Some studies have suggested that drinking alcohol in moderation lowers the risk of dementia, but the evidence may have been prone to certain biases. A new study follows more than 9,000 people over a 23-year period to draw robust conclusions on the link between alcohol consumption and dementia risk.
As the world population grows increasingly older, more and more people are at risk of developing dementia.
In fact, according to recent estimates, almost 50 million people worldwide are currently living with dementia, and this number is expected to double every 2 decades, reaching over 130 million by 2050.
In this context, research into the risk factors for developing dementia is vital. From a lack of physical activity to high blood pressure and even sleep troubles, the range of dementia risk factors that are being uncovered by the latest studies is varied.
But what about alcohol? Some studies have suggested that moderate alcohol intake may have protective effects on the brain, whereas excessive consumption is thought to raise the risk of dementia.
However, most of these studies have looked only at alcohol intake in later life, without accounting for the lifetime consumption. Such an approach may have skewed the results.
So, a team of researchers from Inserm — the French National Institute of Health and Medical Research in Paris, France — in collaboration with scientists from University College London (UCL) in the United Kingdom set out to rectify this by looking at patterns of alcohol consumption from mid-life into old age.
The first author of the paper is Séverine Sabia, a researcher affiliated with both of the above institutions, and the findings were published in The BMJ.
Sabia and colleagues examined 9,087 study participants who were aged between 35 and 55 at the beginning of the study.
The team assessed their alcohol consumption and potential dependence regularly using standard questionnaires and by looking at alcohol-related hospital admissions.
For the purposes of the study, anything over 14 standard U.K. alcohol units per week counted as heavy drinking. In the U.K., a standard glass of wine counts as 1 unit of alcohol, and 14 weekly units is the maximum threshold for what is considered harmful drinking.

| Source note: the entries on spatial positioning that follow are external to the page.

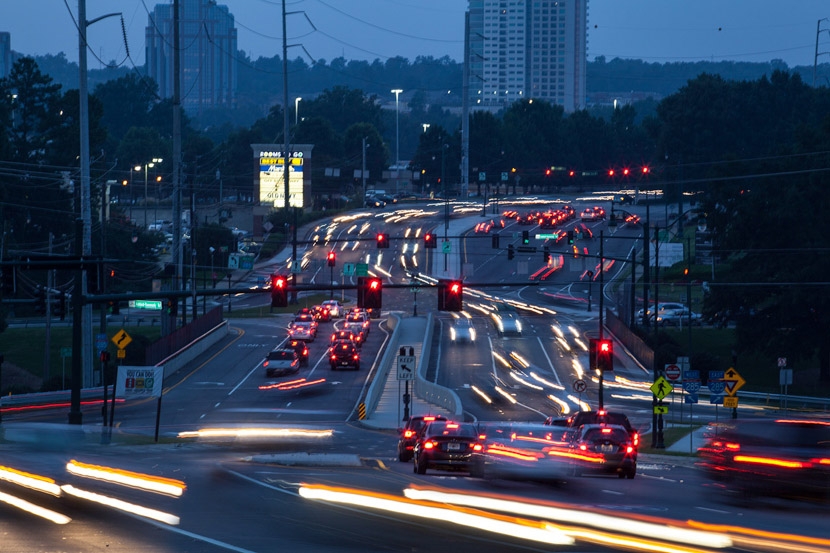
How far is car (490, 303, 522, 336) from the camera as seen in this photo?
7931 centimetres

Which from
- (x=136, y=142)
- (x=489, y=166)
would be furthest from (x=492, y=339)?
(x=136, y=142)

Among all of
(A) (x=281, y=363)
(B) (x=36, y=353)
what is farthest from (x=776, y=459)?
(B) (x=36, y=353)

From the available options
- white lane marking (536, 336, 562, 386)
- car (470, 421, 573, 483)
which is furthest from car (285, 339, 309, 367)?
car (470, 421, 573, 483)

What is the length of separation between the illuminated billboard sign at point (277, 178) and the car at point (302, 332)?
196 feet

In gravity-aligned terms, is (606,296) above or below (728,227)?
below

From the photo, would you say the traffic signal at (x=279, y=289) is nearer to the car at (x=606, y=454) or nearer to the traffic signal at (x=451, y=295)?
the traffic signal at (x=451, y=295)

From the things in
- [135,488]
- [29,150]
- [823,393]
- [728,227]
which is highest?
[29,150]

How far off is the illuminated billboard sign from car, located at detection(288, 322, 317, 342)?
59.7m

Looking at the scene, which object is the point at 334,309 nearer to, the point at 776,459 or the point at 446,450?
the point at 446,450

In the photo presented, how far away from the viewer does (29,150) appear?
4348 inches

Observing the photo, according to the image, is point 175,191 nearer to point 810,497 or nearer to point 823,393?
point 823,393

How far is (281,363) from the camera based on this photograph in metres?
63.4

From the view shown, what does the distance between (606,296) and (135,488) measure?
83651 millimetres

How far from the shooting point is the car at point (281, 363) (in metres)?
63.2
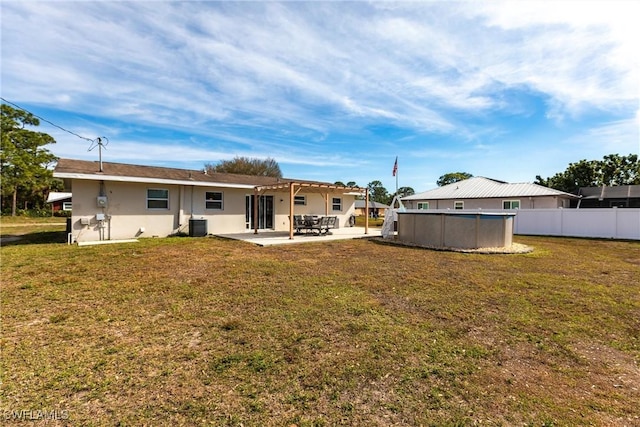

In the U.S., the Dietary Guidelines for Americans recommend that men should not drink more than two drinks per day and women should not exceed one drink per day.
The average follow-up period for the study was 23 years. During this time, 397 people developed dementia. Sabia and team accounted for various sociodemographic factors that may have influenced the results.
The findings revealed that both abstaining from alcohol in midlife and drinking heavily raised the risk of dementia when compared with light-to-moderate drinking.
More specifically, alcohol-related hospital admissions raised the risk of dementia by fourfold.
Long-term abstinence, on the other hand, also correlated with a higher risk of dementia, due to a higher incidence of cardiometabolic conditions.
Sabia and colleagues comment on the findings, saying that they “strengthen the evidence that excessive alcohol consumption is a risk factor for dementia.”
The results also “encourage use of lower thresholds of alcohol consumption in guidelines to promote cognitive health at older ages,” write the authors.
However, the researchers warn, the results of this study “should not motivate people who do not drink to start drinking given the known detrimental effects of alcohol consumption for mortality, neuropsychiatric disorders, cirrhosis of the liver, and cancer.”
In an editorial comment, Sevil Yasar, from the Johns Hopkins School of Medicine in Baltimore, MD, also weighs in on the findings.
“[A]lcohol consumption of 1-14 units/week may benefit brain health; however, alcohol choices must take into account all associated risks, including liver disease and cancer.”